No cortejo desfilam pessoas de todos os credos e religiões, de todas as cores e estaturas, compondo um mosaico humano onde se misturam tons e texturas. As cores, por vezes encardidas pela sujidade, pelos excessos das substâncias proibidas ou pela inevitável marca do ADN, permanecem alheias a julgamentos. Firmes e convictas, permanecem indiferentes ao olhar crítico ou à misericórdia ocasional que a ocasião possa inspirar.

No descompasso da procissão seguem os Pachecos, ostentando o velho testamento laranja como um emblema de outrora, embora as suas páginas contradigam o novo — que, sendo também velho, já não evoca a memória romântica de tempos idos. Não é nos textos que reside o saudosismo, mas antes na velhice carregada de cicatrizes de guerras, onde nunca se distinguiu como herói. É essa nostalgia, misturada com o peso de desilusões mal digeridas, que lhe confere o ímpeto de repetir, com uma serenidade quase imprópria, a vergonha que sente.
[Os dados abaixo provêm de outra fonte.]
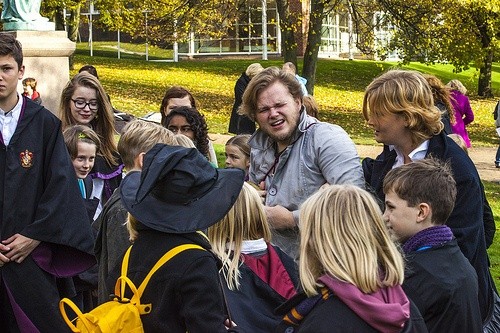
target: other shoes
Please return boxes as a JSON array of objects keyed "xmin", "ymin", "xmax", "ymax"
[{"xmin": 494, "ymin": 161, "xmax": 500, "ymax": 168}]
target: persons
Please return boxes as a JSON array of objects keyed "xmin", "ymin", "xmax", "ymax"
[
  {"xmin": 241, "ymin": 66, "xmax": 366, "ymax": 263},
  {"xmin": 164, "ymin": 106, "xmax": 210, "ymax": 161},
  {"xmin": 382, "ymin": 159, "xmax": 484, "ymax": 333},
  {"xmin": 160, "ymin": 87, "xmax": 218, "ymax": 168},
  {"xmin": 207, "ymin": 181, "xmax": 304, "ymax": 333},
  {"xmin": 362, "ymin": 70, "xmax": 495, "ymax": 325},
  {"xmin": 92, "ymin": 120, "xmax": 195, "ymax": 305},
  {"xmin": 60, "ymin": 65, "xmax": 126, "ymax": 225},
  {"xmin": 119, "ymin": 143, "xmax": 245, "ymax": 333},
  {"xmin": 494, "ymin": 100, "xmax": 500, "ymax": 167},
  {"xmin": 226, "ymin": 135, "xmax": 253, "ymax": 181},
  {"xmin": 228, "ymin": 63, "xmax": 264, "ymax": 134},
  {"xmin": 64, "ymin": 125, "xmax": 100, "ymax": 199},
  {"xmin": 274, "ymin": 184, "xmax": 429, "ymax": 333},
  {"xmin": 283, "ymin": 61, "xmax": 308, "ymax": 96},
  {"xmin": 22, "ymin": 78, "xmax": 42, "ymax": 106},
  {"xmin": 447, "ymin": 79, "xmax": 474, "ymax": 147},
  {"xmin": 0, "ymin": 33, "xmax": 99, "ymax": 333}
]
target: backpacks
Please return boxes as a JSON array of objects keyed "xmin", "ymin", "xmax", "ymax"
[
  {"xmin": 59, "ymin": 243, "xmax": 208, "ymax": 333},
  {"xmin": 492, "ymin": 101, "xmax": 499, "ymax": 120}
]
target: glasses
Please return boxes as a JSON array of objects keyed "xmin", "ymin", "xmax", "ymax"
[{"xmin": 71, "ymin": 97, "xmax": 100, "ymax": 110}]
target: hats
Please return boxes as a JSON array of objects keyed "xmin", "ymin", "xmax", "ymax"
[{"xmin": 119, "ymin": 143, "xmax": 246, "ymax": 234}]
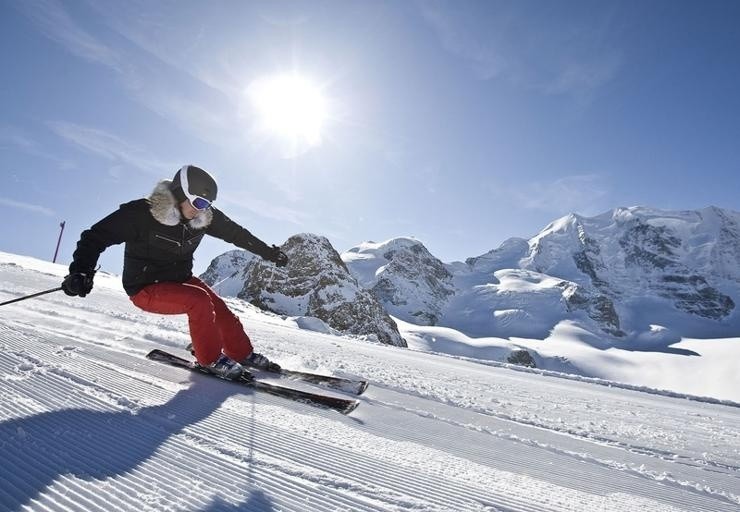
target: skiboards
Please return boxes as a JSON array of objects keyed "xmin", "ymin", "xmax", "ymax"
[{"xmin": 146, "ymin": 343, "xmax": 369, "ymax": 415}]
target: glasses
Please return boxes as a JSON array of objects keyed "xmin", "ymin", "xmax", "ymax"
[{"xmin": 188, "ymin": 194, "xmax": 213, "ymax": 211}]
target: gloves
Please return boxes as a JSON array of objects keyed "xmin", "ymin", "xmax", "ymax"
[
  {"xmin": 63, "ymin": 264, "xmax": 97, "ymax": 298},
  {"xmin": 270, "ymin": 244, "xmax": 289, "ymax": 268}
]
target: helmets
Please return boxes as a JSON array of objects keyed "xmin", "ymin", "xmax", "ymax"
[{"xmin": 170, "ymin": 166, "xmax": 217, "ymax": 204}]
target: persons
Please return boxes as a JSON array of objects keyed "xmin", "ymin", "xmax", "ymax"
[{"xmin": 61, "ymin": 162, "xmax": 290, "ymax": 382}]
Falta-lhe, no entanto, aquela estrutura invisível que sustenta os homens de carácter: a coluna vertebral, moral e metafórica, que lhe permitiria caminhar pela procissão com a dignidade dos que sabem ser julgados, mas não condenados. No seu caso, é o desconforto que lhe confere uma força provisória, uma espécie de vigor artificial, tão efémero quanto as poses que ensaia, servindo apenas para encobrir a falta de um verdadeiro sentido de vergonha — essa virtude rara que só os espíritos bem estruturados podem ostentar sem esforço.

Na vanguarda do cortejo, os sacerdotes, ladeados pelos seus acólitos, avançam aspergindo os pecados da multidão com gestos amplos e solenes. O suor da comoção escorre pelas faces e mãos dos penitentes, enquanto a proclamação retumba no ar: "Estais limpos!". E assim, os pecadores de menor monta são libertados para prosseguir no cortejo, com os fardos espirituais aliviados por uma graça que, ainda que efémera, lhes parece suficiente.
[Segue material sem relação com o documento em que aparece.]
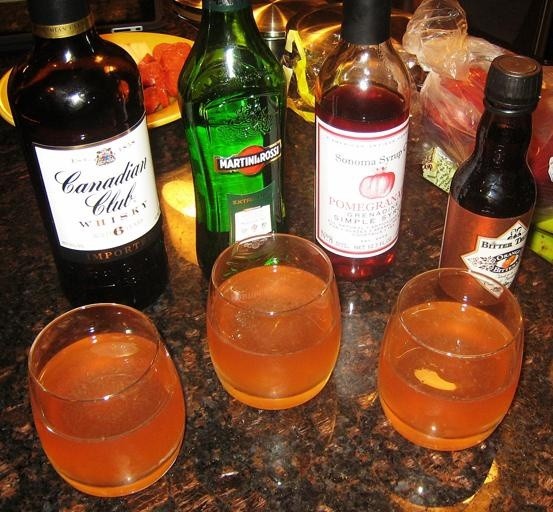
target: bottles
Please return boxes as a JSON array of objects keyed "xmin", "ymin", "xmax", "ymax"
[
  {"xmin": 434, "ymin": 51, "xmax": 551, "ymax": 313},
  {"xmin": 177, "ymin": 1, "xmax": 288, "ymax": 282},
  {"xmin": 8, "ymin": 2, "xmax": 176, "ymax": 312}
]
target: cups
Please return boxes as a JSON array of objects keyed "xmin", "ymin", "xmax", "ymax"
[
  {"xmin": 314, "ymin": 2, "xmax": 408, "ymax": 283},
  {"xmin": 25, "ymin": 300, "xmax": 190, "ymax": 502},
  {"xmin": 201, "ymin": 232, "xmax": 346, "ymax": 415},
  {"xmin": 377, "ymin": 268, "xmax": 525, "ymax": 456}
]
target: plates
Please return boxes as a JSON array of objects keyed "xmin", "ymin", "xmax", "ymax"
[{"xmin": 1, "ymin": 29, "xmax": 195, "ymax": 132}]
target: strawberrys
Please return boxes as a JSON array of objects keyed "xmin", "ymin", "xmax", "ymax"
[{"xmin": 138, "ymin": 43, "xmax": 193, "ymax": 115}]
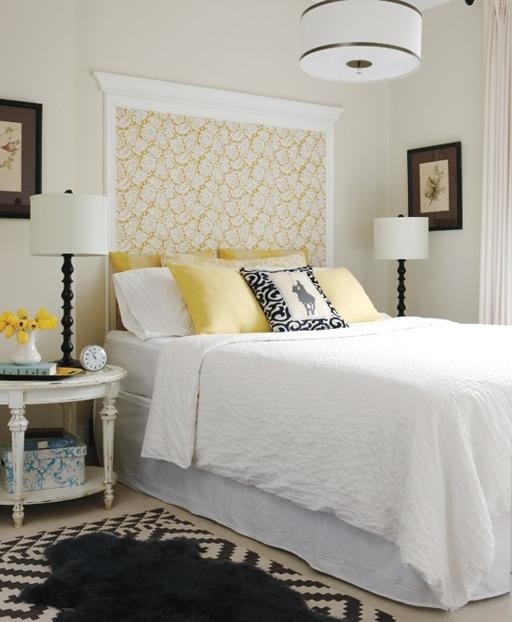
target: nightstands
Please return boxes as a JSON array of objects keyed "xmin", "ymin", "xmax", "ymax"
[{"xmin": 0, "ymin": 364, "xmax": 129, "ymax": 528}]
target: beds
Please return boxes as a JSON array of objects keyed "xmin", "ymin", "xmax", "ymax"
[{"xmin": 97, "ymin": 247, "xmax": 511, "ymax": 610}]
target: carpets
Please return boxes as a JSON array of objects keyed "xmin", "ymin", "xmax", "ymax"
[{"xmin": 0, "ymin": 509, "xmax": 398, "ymax": 622}]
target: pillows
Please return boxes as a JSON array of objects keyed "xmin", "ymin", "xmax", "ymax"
[
  {"xmin": 242, "ymin": 266, "xmax": 347, "ymax": 331},
  {"xmin": 161, "ymin": 254, "xmax": 307, "ymax": 267},
  {"xmin": 167, "ymin": 265, "xmax": 383, "ymax": 333}
]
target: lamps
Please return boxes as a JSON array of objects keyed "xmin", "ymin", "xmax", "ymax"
[
  {"xmin": 372, "ymin": 214, "xmax": 428, "ymax": 317},
  {"xmin": 30, "ymin": 190, "xmax": 108, "ymax": 373},
  {"xmin": 298, "ymin": 1, "xmax": 421, "ymax": 84}
]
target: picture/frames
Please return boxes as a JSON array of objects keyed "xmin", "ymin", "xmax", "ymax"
[
  {"xmin": 2, "ymin": 99, "xmax": 41, "ymax": 219},
  {"xmin": 406, "ymin": 141, "xmax": 462, "ymax": 230}
]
Mas nem todos escapam à solenidade do ritual. Os mais pesados de pecados, aqueles cuja alma parece atulhada de faltas, são retirados do caminho e escoltados, entre murmúrios e olhares curiosos, até aos calabouços da sacristia. Alguns, dizem, serão submetidos a uma expurgação mais intensa, um ajuste de contas espiritual que promete libertá-los dos seus fardos.

Ao fundo, porém, os ateus mantêm-se entrincheirados, um enclave de desdém que nada os abala. Filmam com telemóveis, tiram fotografias com um prazer que parece quase pueril e, entre risos abafados, deixam escapar blasfémias tão ensaiadas quanto o cortejo que criticam. "Onde estão os pecadores?", perguntam, com sorrisos tortos, enquanto descrevem em altos brados aquilo que esperavam ver e não viram. O seu coro desafinado, contudo, pouco perturba o ritmo da procissão, que avança indiferente, resguardada sob o escudo da fé — ou seria da lei? — ou talvez apenas pela teimosa persistência do hábito.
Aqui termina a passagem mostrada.